The syslog-ng PE application enables you to send the log messages of your hosts to remote servers using the latest protocol standards. You can collect and store your log data centrally on dedicated log servers. Transfer log messages using the RLTP™ protocol ensures that no messages are lost.
Disk-based message buffering. To minimize the risk of losing important log messages, the syslog-ng PE application can store messages on the local hard disk if the central log server or the network connection becomes unavailable. The syslog-ng application automatically sends the stored messages to the server when the connection is reestablished, in the same order the messages were received. The disk buffer is persistent – no messages are lost even if syslog-ng is restarted.
Secure logging using TLS. Log messages may contain sensitive information that should not be accessed by third parties. Therefore, syslog-ng PE supports the Transport Layer Security (TLS) protocol to encrypt the communication. TLS also allows you to authenticate your clients and the logserver using X.509 certificates.
Most log messages are inherently unstructured, which makes them difficult to process. To overcome this problem, syslog-ng PE comes with a set of built-in parsers, which you can combine to build very complex things.
Filter and classify. The syslog-ng PE application can sort the incoming log messages based on their content and various parameters like the source host, application, and priority. You can create directories, files, and database tables dynamically using macros. Complex filtering using regular expressions and boolean operators offers almost unlimited flexibility to forward only the important log messages to the selected destinations.
Parse and rewrite. The syslog-ng PE application can segment log messages to named fields or columns, and also modify the values of these fields. You can process JSON messages, key-value pairs, and more.
To get the most information out of your log data, syslog-ng PE allows you to correlate log messages and aggregate the extracted information into a single message.

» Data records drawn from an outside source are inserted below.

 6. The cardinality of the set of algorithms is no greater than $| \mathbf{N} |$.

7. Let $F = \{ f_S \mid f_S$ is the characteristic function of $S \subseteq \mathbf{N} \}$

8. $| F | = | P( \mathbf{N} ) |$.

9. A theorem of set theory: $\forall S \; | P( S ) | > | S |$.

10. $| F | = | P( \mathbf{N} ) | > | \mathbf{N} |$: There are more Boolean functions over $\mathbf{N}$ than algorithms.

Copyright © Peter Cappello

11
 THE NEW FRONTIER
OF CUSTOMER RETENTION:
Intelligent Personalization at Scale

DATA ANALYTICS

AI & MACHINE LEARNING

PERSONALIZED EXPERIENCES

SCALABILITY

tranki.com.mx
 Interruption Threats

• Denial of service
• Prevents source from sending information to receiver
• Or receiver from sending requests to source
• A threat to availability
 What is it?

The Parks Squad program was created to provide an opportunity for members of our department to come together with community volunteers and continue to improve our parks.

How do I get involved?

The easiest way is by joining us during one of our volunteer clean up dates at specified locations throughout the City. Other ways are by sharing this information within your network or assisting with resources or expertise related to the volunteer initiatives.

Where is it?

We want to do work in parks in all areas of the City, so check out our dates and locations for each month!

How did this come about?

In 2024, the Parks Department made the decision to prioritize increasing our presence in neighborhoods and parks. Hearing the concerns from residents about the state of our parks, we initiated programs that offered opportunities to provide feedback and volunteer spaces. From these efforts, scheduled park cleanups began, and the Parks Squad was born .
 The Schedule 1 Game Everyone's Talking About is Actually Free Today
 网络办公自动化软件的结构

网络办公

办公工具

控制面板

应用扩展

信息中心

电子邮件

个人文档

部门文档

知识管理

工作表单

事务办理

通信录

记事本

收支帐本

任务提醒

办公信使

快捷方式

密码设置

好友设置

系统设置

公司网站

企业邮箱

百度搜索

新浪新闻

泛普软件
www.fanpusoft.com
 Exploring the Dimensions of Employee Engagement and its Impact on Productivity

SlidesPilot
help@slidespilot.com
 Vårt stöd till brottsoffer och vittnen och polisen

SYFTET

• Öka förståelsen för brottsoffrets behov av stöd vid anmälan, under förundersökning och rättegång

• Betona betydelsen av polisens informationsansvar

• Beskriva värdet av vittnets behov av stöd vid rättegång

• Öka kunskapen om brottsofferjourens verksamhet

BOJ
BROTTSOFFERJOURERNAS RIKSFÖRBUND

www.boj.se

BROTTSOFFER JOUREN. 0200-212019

You can also use external information to enrich your log data.
IPv4 and IPv6 support. The syslog-ng application can operate in both IPv4 and IPv6 network environments, and can receive and send messages to both types of networks.
When transferring messages to a remote server, the syslog-ng PE clients can be configured to send the log messages to secondary servers if the primary server becomes unaccessible.
The syslog-ng PE application can store log messages securely in encrypted, compressed, and timestamped binary files. Timestamps can be requested from an external Timestamping Authority (TSA).
Depending on the exact syslog-ng PE configuration, environment, and other parameters, syslog-ng PE is capable of processing:
Over 590,000 messages per second (over 220 MB of data per second) when receiving messages from multiple connections and storing them in text files.
Over 560,000 messages per second (over 210 MB of data per second) when receiving messages from multiple connections and storing them in logstore files (that is, encrypted files).
Over 565,000 messages per second (over 210 MB of data per second) when receiving messages from multiple secure (TLS-encrypted) connections and storing them in text files.
The syslog-ng application is not log analysis software. It can filter log messages and select only the ones matching certain criteria. It can even convert the messages and restructure them to a predefined format, or parse the messages and segment them into different fields. But syslog-ng cannot interpret and analyze the meaning behind the messages, or recognize patterns in the occurrence of different messages.
Log messages contain information about the events happening on the hosts. Monitoring system events is essential for security and system health monitoring reasons.
The original syslog protocol separates messages based on the priority of the message and the facility sending the message. These two parameters alone are often inadequate to consistently classify messages, as many applications might use the same facility — and the facility itself is not even included in the log message. To make things worse, many log messages contain unimportant information. The syslog-ng application helps you to select only the really interesting messages, and forward them to a central server.
Company policies or other regulations often require log messages to be archived. Storing the important messages in a central location greatly simplifies this process.
For details on how can you use syslog-ng PE to comply with various regulations, see the Regulatory compliance and system logging whitepaper.